I loved being in Europe for this holidays this year. But one of the traditions I missed back in the States was my annual dose of holiday caramel corn. It seems like everywhere you go around the holidays, there are those big tubs with butter, cheddar and caramel corn a’plenty. And ever since I was a kid, the caramel corn definitely gets the most love from this foodie. ;)
So when I arrived home in January, I decided it was high time in my 29th year of life to learn how to make my own homemade caramel corn. Granted, I make stovetop popcorn all the time, so the idea of learning how to add in the extra sweetness didn’t sound like too many extra steps. But little did I know — homemade caramel corn is so easy!!! I was thinking it would be a complex process with candy thermometers, and 500 steps, and sticky caramel everywhere. But it turns out that this sauce is totally easy and pretty foolproof (as caramel sauces go), and the oven pretty much does all of the work. And within an hour, a huge batch of caramel corn is ready to go!
My biggest surprise, though, was realizing how much better homemade popcorn tastes than store-bought! I don’t if it’s the freshness, or the flavor, or the double-bonus of having your entire house smell like sweet caramel. But my friends agreed that this version is a definite winner, and they have been happily helping me eat the (um, three?) batches I’ve already made this month.
A simple recipe for delicious homemade caramel corn.
1/2 cup 1 stick salted butter
1 cup light brown sugar (packed)
1/4 cup light or dark corn syrup
1 1/2 tsp. salt
1/4 tsp. baking soda
1/2 tsp. vanilla extract
12 cups popped popcorn (about 1 cup kernels before popped, preferably warm from being freshly popped)

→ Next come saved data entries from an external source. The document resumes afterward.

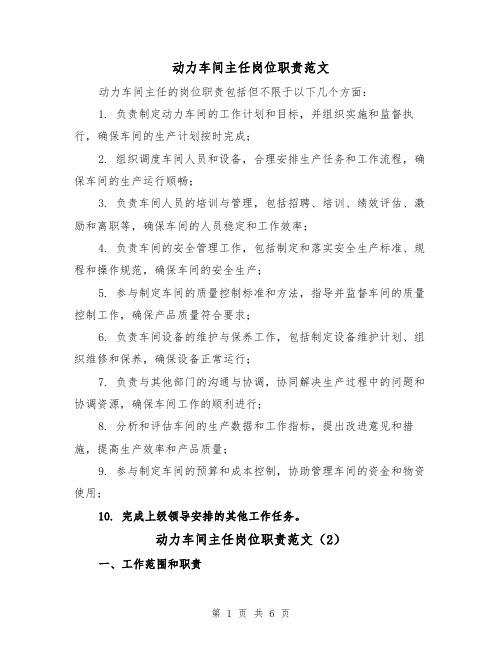 动力车间主任岗位职责范文

动力车间主任的岗位职责包括但不限于以下几个方面：

1. 负责制定动力车间的工作计划和目标，并组织实施和监督执行，确保车间的生产计划按时完成；

2. 组织调度车间人员和设备，合理安排生产任务和工作流程，确保车间的生产运行顺畅；

3. 负责车间人员的培训与管理，包括招聘、培训、绩效评估、激励和离职等，确保车间的人员稳定和工作效率；

4. 负责车间的安全管理工作，包括制定和落实安全生产标准、规程和操作规范，确保车间的安全生产；

5. 参与制定车间的质量控制标准和方法，指导并监督车间的质量控制工作，确保产品质量符合要求；

6. 负责车间设备的维护与保养工作，包括制定设备维护计划、组织维修和保养，确保设备正常运行；

7. 负责与其他部门的沟通与协调，协同解决生产过程中的问题和协调资源，确保车间工作的顺利进行；

8. 分析和评估车间的生产数据和工作指标，提出改进意见和措施，提高生产效率和产品质量；

9. 参与制定车间的预算和成本控制，协助管理车间的资金和物资使用；

10. 完成上级领导安排的其他工作任务。

动力车间主任岗位职责范文（2）

一、工作范围和职责

第 1 页 共 6 页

Preheat oven to 300°F. Line a rimmed baking sheet or roasting pan with aluminum foil, and grease with cooking spray.
Melt butter in a large stockpot pot over medium-high heat. Add brown sugar and corn syrup, stir to combine. Bring to a rolling boil, then reduce the heat to low and let simmer undisturbed for 5 minutes. Stir, then continue to cook for an additional 4 to 6 minutes, stirring every 30 seconds, until the mixture is a deep golden color. Turn off the heat and slowly whisk in salt, baking soda and vanilla, being very careful as the mixture will bubble. Stir in the popcorn and toss until it is evenly coated with the caramel, being sure to scrape the caramel off the bottom of the pot.
Spread the mixture onto the prepared baking sheet or pan in an even layer. Bake for 15 to 20 minutes, stirring to toss every 5 minutes, until the caramel corn has turned a deep amber color. Remove the caramel corn from the oven and transfer to a surface covered with parchment or wax paper to cool. Once it reaches room temperature, use your hands or a spoon to break up the caramel corn, then store in an airtight container for up to a week.